(Brief descriptive captions)
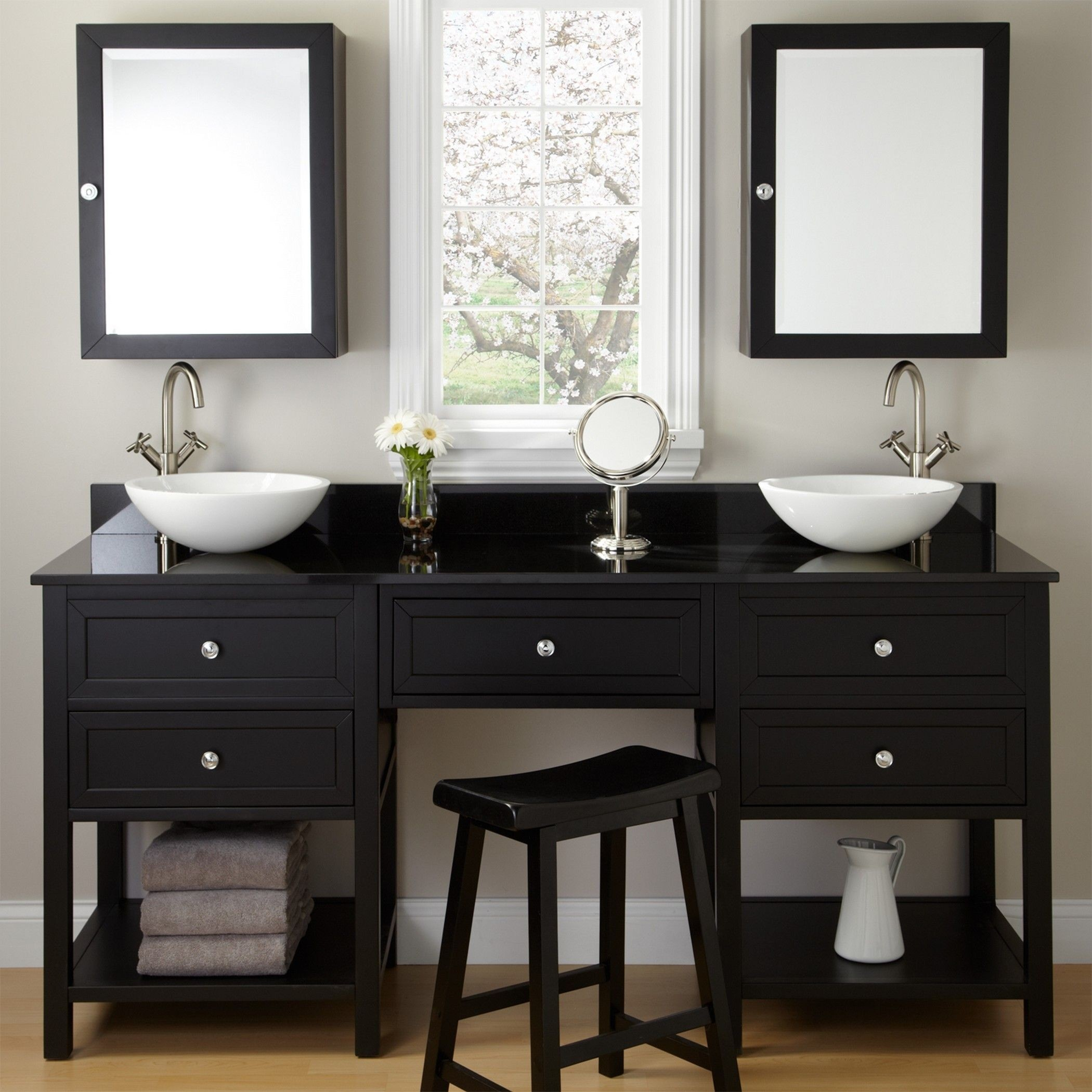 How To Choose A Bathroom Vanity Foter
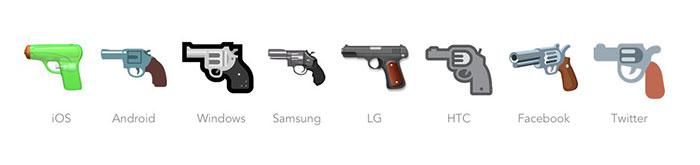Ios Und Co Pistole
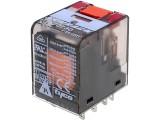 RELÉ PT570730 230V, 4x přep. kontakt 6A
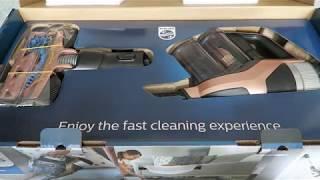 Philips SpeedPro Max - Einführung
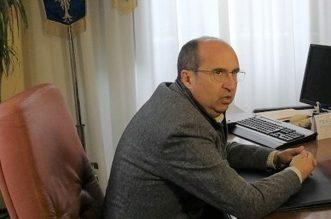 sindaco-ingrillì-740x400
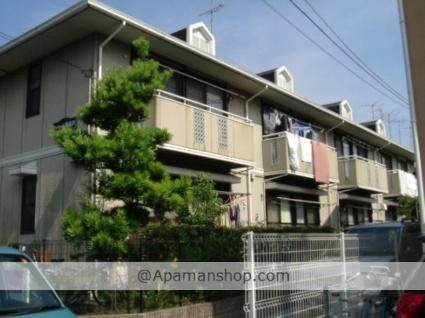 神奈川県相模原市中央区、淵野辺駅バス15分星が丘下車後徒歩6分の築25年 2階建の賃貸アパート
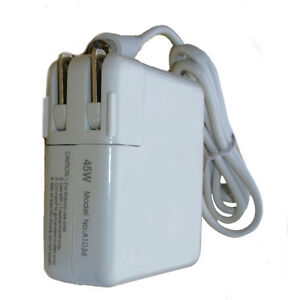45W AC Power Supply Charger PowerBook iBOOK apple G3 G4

*Work request*
Print the lines from the line with "sindaco-ingrillì-740x400" to the end of the data above. Include both ends, exclude the pictures, and add nothing else.

*Exercise response*
 sindaco-ingrillì-740x400
 神奈川県相模原市中央区、淵野辺駅バス15分星が丘下車後徒歩6分の築25年 2階建の賃貸アパート
45W AC Power Supply Charger PowerBook iBOOK apple G3 G4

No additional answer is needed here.